Il corpo, nel 1968, se a Parigi è metallurgia intarsiata, nelle sfilate di Paco Rabanne, per la Chiesa, è icona nuda, autenticamente umana, senza orpelli o involucri: solo natura incarnata e spirituale, per la creatura privilegiata di Dio. Il corpo ferito, tribolato, segnato dalla finitezza, vero e proprio metronomo dell’esistenza, rivelatore di un destino sublime, tragico e sessuato che esprime la vocazione di ciascuno, fino al mutuo dono di sé, all’amore.

UNA TEOLOGIA CHE ACCOGLIE LA «PROVOCAZIONE» DEL ’68

Un’enciclica diffidata, questa, solo perché letta frettolosamente con i fumi negli occhi di un tempo che stava cambiando troppo in fretta. Considerata in maniera semplicistica. Sarebbe passata alla storia, eterna incompresa, come l’enciclica del no che ha sgomberato il campo dagli altisonanti sì. No all’uso degli anticoncezionali per la regolazione delle nascite, sì all’essere-persona, sposo o sposa, integralmente assunto e interpellato da un’antropologia vocazionale e sessuale esistenziale. Non è l’enciclica dei divieti, quella del 1968, è quella che si regge, finalmente, su una visione integrale dell’uomo, impegno già assunto dal Concilio Vaticano II e che aveva aperto uno sguardo finalmente nuovo e adeguatamente profondo sulla sua vera e complessa realtà, disarcionando il dualismo corpo-spirito, riconducendolo ad unità.

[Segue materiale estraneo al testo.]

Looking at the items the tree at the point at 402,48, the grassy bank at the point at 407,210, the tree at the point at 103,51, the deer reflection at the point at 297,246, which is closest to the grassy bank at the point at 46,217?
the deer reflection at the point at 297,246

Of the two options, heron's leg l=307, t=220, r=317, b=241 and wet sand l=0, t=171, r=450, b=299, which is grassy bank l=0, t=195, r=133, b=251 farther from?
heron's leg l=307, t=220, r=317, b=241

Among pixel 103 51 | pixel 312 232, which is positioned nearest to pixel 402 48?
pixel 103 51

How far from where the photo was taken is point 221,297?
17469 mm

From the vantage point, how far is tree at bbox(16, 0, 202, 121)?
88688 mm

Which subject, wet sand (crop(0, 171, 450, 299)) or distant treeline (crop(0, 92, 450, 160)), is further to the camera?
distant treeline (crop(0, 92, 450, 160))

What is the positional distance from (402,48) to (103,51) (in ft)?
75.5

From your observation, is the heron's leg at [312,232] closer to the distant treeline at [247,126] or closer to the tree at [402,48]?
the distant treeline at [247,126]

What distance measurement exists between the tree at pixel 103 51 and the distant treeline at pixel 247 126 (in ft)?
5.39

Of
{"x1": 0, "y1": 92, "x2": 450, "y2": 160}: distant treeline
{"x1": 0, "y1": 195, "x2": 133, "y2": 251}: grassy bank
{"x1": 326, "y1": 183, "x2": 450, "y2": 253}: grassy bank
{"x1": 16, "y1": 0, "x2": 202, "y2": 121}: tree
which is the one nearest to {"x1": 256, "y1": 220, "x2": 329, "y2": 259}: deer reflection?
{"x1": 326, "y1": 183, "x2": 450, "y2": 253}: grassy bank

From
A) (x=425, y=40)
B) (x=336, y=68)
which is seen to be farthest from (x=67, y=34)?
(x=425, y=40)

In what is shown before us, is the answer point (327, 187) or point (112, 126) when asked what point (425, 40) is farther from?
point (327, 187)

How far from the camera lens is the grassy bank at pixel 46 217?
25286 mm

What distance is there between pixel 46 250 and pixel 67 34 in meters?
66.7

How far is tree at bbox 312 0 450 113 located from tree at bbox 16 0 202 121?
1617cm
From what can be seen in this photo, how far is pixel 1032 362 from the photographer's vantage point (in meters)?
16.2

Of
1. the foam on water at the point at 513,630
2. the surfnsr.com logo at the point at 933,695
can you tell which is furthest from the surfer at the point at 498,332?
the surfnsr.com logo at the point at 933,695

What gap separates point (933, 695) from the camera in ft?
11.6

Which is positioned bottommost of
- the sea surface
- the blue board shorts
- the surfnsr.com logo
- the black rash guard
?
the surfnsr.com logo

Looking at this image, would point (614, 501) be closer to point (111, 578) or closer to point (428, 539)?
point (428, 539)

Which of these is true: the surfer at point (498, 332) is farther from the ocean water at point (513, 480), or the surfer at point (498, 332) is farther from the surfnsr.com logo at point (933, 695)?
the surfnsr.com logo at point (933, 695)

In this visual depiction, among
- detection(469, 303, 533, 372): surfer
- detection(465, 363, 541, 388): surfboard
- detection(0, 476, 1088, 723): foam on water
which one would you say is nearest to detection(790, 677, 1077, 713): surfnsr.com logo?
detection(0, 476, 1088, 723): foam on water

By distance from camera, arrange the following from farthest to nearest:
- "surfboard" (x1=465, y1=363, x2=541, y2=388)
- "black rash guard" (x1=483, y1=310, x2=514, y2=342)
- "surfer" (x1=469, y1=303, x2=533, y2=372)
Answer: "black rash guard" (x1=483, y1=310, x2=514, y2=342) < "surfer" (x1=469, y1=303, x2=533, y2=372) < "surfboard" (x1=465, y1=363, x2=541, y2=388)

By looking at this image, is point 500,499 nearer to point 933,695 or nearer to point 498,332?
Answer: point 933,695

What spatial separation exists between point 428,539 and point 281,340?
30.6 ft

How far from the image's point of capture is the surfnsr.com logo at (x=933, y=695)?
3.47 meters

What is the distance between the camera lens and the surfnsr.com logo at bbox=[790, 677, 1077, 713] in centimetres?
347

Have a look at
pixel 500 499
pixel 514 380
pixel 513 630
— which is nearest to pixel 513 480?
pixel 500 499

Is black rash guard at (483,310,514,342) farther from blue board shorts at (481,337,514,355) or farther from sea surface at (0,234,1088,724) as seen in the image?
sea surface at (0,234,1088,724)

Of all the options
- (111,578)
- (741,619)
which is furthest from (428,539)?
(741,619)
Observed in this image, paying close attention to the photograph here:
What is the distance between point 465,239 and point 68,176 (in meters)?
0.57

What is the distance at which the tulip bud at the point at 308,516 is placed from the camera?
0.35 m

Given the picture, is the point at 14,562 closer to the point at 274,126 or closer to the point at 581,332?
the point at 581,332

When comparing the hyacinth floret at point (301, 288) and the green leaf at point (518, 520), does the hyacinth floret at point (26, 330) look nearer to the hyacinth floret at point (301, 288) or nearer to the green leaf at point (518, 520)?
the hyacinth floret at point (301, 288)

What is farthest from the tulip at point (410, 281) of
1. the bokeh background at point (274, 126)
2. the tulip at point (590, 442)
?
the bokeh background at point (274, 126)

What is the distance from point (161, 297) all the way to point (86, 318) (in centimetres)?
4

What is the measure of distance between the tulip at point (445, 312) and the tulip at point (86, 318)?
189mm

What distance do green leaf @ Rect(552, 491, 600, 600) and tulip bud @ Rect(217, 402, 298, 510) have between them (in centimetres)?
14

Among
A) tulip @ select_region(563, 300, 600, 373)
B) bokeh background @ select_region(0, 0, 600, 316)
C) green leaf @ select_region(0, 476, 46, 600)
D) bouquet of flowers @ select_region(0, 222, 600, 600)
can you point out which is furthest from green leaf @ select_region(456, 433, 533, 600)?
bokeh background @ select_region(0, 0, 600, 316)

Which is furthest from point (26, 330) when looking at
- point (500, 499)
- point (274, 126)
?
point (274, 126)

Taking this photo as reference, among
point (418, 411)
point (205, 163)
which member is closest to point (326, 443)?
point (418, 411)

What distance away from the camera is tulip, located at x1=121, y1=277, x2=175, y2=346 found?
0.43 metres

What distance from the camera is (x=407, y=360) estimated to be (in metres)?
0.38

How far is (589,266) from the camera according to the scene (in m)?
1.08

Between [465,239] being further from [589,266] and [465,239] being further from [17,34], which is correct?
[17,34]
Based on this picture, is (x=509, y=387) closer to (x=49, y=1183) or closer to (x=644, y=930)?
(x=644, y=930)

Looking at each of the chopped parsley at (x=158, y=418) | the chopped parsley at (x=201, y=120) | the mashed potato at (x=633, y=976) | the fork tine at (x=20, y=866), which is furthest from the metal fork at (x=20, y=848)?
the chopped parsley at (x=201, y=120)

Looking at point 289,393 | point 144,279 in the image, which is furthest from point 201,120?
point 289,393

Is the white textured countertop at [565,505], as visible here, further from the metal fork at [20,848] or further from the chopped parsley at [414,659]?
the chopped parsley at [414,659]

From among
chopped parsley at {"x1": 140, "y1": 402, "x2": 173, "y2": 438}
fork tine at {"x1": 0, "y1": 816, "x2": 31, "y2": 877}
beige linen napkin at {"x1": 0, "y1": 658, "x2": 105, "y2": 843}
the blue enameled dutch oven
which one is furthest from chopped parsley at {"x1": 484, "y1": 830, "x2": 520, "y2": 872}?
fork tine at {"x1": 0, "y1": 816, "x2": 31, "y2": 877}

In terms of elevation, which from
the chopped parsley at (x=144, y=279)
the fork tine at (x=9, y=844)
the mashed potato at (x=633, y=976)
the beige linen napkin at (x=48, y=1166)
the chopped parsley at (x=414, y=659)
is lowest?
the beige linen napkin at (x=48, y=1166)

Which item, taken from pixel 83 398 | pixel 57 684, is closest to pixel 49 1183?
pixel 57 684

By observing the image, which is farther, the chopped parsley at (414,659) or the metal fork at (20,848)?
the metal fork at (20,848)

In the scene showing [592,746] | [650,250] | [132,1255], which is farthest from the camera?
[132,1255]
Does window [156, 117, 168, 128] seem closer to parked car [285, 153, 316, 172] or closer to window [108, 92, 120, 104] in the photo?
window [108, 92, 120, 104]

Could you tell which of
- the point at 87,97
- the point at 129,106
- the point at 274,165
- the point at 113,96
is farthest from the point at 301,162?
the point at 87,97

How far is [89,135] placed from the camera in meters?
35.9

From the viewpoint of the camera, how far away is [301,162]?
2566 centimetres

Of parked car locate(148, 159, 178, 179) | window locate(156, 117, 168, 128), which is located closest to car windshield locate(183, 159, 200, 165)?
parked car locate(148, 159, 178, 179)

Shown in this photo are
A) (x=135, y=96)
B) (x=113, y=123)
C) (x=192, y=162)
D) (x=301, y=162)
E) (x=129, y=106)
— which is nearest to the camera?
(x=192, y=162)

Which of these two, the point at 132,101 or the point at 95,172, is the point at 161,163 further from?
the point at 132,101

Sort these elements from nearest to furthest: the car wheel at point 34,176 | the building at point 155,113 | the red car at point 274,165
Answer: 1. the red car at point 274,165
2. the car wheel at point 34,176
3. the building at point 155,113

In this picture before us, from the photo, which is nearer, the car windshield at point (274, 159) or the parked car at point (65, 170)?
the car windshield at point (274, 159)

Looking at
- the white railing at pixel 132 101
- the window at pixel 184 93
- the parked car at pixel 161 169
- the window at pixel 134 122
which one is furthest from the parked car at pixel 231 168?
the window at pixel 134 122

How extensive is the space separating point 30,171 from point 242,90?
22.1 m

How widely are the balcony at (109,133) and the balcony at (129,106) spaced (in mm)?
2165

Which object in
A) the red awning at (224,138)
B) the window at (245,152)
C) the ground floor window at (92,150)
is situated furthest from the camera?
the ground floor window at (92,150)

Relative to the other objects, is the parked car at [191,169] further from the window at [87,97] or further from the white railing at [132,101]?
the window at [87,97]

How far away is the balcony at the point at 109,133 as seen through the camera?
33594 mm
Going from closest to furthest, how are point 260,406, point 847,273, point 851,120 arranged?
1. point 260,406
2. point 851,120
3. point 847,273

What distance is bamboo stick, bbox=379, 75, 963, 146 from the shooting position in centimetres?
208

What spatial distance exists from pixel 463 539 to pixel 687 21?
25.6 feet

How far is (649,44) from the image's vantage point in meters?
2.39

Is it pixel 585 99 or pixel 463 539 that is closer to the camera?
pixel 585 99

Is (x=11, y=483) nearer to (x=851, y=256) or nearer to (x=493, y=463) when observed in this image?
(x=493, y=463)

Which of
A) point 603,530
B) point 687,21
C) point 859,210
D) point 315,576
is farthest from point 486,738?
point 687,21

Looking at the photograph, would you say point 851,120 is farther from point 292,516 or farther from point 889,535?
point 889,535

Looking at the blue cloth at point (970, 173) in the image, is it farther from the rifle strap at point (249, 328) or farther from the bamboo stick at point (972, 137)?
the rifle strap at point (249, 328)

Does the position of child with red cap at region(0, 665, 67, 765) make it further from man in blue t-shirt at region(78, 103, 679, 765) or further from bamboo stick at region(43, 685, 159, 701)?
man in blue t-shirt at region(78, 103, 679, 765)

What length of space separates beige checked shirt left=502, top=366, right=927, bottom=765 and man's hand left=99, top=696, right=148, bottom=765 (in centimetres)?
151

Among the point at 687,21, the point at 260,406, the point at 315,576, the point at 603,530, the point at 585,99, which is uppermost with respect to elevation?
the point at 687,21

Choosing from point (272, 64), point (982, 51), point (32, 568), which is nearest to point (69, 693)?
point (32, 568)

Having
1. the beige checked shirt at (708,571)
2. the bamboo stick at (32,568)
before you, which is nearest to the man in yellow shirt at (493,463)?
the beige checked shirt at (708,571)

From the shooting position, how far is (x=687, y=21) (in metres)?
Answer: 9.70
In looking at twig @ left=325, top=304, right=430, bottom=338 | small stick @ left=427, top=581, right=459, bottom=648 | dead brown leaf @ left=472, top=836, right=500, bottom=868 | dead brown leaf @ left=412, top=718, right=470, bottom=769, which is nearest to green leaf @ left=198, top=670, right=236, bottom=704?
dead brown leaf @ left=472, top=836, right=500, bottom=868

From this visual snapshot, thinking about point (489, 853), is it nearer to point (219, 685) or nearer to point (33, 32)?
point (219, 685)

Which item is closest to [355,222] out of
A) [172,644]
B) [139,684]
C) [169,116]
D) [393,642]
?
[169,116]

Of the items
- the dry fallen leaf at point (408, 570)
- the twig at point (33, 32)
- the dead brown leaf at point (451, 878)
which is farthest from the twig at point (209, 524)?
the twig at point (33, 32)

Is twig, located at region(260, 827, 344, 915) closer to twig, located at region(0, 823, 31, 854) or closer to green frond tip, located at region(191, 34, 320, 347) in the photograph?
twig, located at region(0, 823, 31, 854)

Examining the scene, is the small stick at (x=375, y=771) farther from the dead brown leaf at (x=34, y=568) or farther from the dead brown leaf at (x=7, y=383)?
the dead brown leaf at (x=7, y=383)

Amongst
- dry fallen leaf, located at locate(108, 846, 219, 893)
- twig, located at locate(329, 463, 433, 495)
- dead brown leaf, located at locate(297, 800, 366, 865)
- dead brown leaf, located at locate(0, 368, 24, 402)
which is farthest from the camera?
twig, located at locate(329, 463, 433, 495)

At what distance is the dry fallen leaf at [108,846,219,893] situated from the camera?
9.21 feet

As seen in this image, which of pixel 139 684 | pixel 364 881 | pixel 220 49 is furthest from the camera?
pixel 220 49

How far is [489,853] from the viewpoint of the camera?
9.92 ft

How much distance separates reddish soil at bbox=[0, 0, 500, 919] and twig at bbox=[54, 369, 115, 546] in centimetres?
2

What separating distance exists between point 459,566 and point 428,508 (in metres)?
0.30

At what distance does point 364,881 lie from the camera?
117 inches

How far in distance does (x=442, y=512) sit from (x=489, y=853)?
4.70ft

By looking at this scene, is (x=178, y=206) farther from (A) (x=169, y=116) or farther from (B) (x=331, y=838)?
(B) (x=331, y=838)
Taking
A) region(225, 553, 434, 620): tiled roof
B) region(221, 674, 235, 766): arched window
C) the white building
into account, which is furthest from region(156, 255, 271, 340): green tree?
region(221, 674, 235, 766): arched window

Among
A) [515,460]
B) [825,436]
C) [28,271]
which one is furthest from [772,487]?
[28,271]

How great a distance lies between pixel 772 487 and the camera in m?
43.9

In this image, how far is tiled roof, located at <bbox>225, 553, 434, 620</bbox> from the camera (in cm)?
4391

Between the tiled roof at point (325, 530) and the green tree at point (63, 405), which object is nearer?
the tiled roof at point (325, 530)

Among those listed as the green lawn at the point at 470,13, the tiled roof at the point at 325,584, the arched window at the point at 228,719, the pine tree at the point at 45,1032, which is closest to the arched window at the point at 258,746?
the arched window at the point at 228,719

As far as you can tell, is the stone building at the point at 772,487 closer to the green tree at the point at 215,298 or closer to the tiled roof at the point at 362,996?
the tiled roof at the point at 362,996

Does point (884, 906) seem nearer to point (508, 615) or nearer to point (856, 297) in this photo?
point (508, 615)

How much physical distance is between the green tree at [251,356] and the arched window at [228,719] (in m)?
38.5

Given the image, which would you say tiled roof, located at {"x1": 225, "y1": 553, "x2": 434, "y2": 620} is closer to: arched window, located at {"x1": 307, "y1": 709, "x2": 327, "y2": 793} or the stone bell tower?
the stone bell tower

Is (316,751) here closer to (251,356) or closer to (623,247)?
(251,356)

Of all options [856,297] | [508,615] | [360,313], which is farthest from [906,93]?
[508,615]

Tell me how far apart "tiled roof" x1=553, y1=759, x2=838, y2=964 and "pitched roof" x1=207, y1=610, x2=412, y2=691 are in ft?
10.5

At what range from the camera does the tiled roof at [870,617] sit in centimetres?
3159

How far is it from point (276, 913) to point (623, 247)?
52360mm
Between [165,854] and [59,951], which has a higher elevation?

La pacificazione, l’armonizzazione definitiva e ratificante, fra significato unitivo e procreativo del matrimonio arriva al numero 12 dell’enciclica, quando si parla di «connessione inscindibile, che Dio ha voluto e che l’uomo non può rompere di sua iniziativa, tra i due significati dell’atto coniugale». Un rapporto ellittico e dialettico che evita di rompere i dinamismi del patto eterno, il senso mutuo della donazione e il coordinamento all’altissima vocazione responsabile alla genitorialità. L’uomo è sacerdote dei processi dell’intimità e usufruisce del mistero della sessualità coniugale, rispettando le leggi del processo generativo, senza arbitrarietà, senza vie illecite per la regolazione delle nascite, senza la sterilizzazione diretta o indiretta, temporanea o perpetua, e senza contraccezione. Il matrimonio si rifonda, finalmente, attraverso questo scritto, come giardino rigoglioso e monumento del patto sacramentale di amore. Non più come agenzia procreativa che sforna bambini e doveri. Paolo VI spazza via tutto ciò, mettendo in primo piano l’amore coniugale: «sensibile e spirituale», «totale» e «fedele». La teologia accoglie la provocazione del 1968 e si rinnova, senza manifesti e senza clamore e celebra lo statuto dell’amore sensuale e coniugale, così come non era mai stato fatto. Un’enciclica di questo tenore avrebbe voluto tutelare la complessità misteriosa di un’unione come quella matrimoniale, preservarla dalle insidie e dalle derive che da lì a poco si sarebbero manifestate. Pura profezia.